Para agricultores, abre-se uma perspectiva de longo prazo. Terrenos que antes serviam apenas como faixa de proteção entre plantações podem, gradualmente, virar pastagem ou, mais adiante, até áreas agrícolas. O método é especialmente útil em zonas de transição, onde ainda há alguma chuva, mas a erosão passou a dominar.

Aspecto Situação antes da crosta Situação depois da crosta
Erosão pelo vento Grandes perdas de areia e poeira Redução em mais de 99 % em testes
Balanço de água A chuva infiltra ou evapora muito rápido A umidade permanece por mais tempo na superfície
Nutrientes Quase nenhuma substância orgânica Aumento gradual de carbono e nitrogênio
Crescimento de plantas Baixa germinação, enraizamento fraco Condições iniciais melhores para plantas pioneiras

Oportunidades, riscos e questões em aberto

À primeira vista, o procedimento pode parecer um truque simples: pulveriza-se bactéria, espera-se e pronto - aparecem áreas verdes. No mundo real, porém, surgem várias perguntas. Uma delas é a escolha dos microrganismos. Se forem introduzidas espécies de fora, existe o risco de deslocar a microvida já existente. Por isso, pesquisadores tendem a priorizar linhagens locais, coletadas na própria região.

Outro tema é a durabilidade. Quão estável a crosta permanece se houver vários anos seguidos de seca severa? Ensaios iniciais sugerem que as cianobactérias conseguem entrar em uma espécie de dormência. Elas desidratam, mas “reativam” quando a chuva retorna. Ainda assim, faltam observações de longo prazo ao longo de décadas.
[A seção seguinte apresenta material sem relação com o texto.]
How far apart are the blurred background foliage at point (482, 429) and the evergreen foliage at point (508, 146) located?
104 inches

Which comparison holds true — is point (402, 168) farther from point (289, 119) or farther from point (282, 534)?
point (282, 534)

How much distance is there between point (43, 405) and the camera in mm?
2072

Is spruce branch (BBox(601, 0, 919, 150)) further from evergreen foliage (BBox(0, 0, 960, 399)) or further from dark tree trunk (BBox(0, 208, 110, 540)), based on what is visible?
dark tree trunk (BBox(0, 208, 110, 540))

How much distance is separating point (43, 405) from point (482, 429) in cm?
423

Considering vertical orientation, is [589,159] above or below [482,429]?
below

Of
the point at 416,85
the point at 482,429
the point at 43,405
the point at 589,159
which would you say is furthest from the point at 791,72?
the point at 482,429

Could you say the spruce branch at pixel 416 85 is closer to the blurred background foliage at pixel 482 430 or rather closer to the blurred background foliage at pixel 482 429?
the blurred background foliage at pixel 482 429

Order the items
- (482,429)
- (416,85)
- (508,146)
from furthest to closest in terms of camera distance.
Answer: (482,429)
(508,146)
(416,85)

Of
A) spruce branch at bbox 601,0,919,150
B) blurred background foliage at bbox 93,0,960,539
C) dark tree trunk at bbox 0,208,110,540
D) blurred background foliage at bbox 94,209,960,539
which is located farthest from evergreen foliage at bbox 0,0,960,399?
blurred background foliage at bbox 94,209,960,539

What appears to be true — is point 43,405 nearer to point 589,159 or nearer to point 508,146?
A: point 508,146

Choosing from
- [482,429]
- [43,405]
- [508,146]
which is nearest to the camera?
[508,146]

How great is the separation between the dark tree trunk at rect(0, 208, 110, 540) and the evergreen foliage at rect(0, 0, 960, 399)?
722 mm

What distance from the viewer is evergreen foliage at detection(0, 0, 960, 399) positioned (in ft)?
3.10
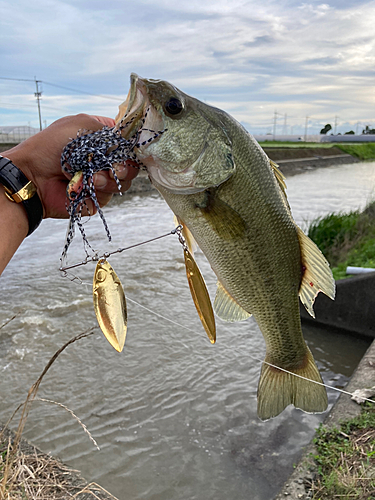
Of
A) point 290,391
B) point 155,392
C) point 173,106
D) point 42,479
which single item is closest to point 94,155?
point 173,106

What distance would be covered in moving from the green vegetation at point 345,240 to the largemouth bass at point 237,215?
6262 mm

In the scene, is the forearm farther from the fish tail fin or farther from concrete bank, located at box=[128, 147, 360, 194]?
concrete bank, located at box=[128, 147, 360, 194]

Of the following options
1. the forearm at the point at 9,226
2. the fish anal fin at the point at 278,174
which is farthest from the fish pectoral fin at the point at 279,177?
the forearm at the point at 9,226

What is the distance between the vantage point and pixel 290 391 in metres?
2.00

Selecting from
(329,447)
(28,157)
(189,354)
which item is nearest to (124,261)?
(189,354)

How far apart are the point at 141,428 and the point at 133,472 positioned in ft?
2.27

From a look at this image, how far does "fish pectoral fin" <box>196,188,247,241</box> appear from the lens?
1.67 meters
O que significa exatamente “crosta biológica”

A expressão “crosta biológica do solo” pode soar técnica, mas descreve um tecido comunitário vivo e muito fino. Ele reúne bactérias, fungos, líquens, algas e, muitas vezes, plantas microscópicas. Esses organismos se aderem entre si, conectam partículas minerais e atraem água e poeira.

Crosta desse tipo existe naturalmente em diversas áreas secas - por exemplo, em partes do Mediterrâneo, em Israel e no sudoeste dos EUA. Nesses locais, ela é considerada uma camada-chave de proteção. A inovação chinesa está em iniciar e acelerar esse processo de forma controlada, em vez de esperar décadas por uma colonização espontânea.

Como esse conceito poderia ser aplicado em outros lugares

É fácil imaginar a técnica funcionando em conjunto com medidas já conhecidas. Primeiro, estabiliza-se a área com cianobactérias; depois, introduzem-se em faixas ou “ilhas” plantas pioneiras resistentes, com baixa demanda de água. Essas espécies adicionam mais matéria orgânica e reforçam a conversão do substrato em solo de verdade.

Num passo seguinte, poderiam entrar cercas-vivas quebra-vento, pequenos diques para captar água de chuva ou irrigação por gotejamento. Cada ação retroalimenta a outra: mais vegetação reduz a velocidade do vento, a crosta protege as raízes, e a água permanece por mais tempo no sistema. Aos poucos, forma-se um mosaico de ilhas produtivas em áreas antes praticamente mortas.

Para regiões do Norte da África, do Oriente Médio ou de partes da Ásia Central, essa abordagem pode se tornar uma nova ferramenta no enfrentamento da desertificação. Ela depende de testes locais, de linhagens bacterianas adaptadas e de um bom entendimento do clima de cada área. Ainda assim, as experiências na China indicam que até paisagens extremamente hostis podem mudar em pouco tempo - a ponto de a vida voltar a ter chance.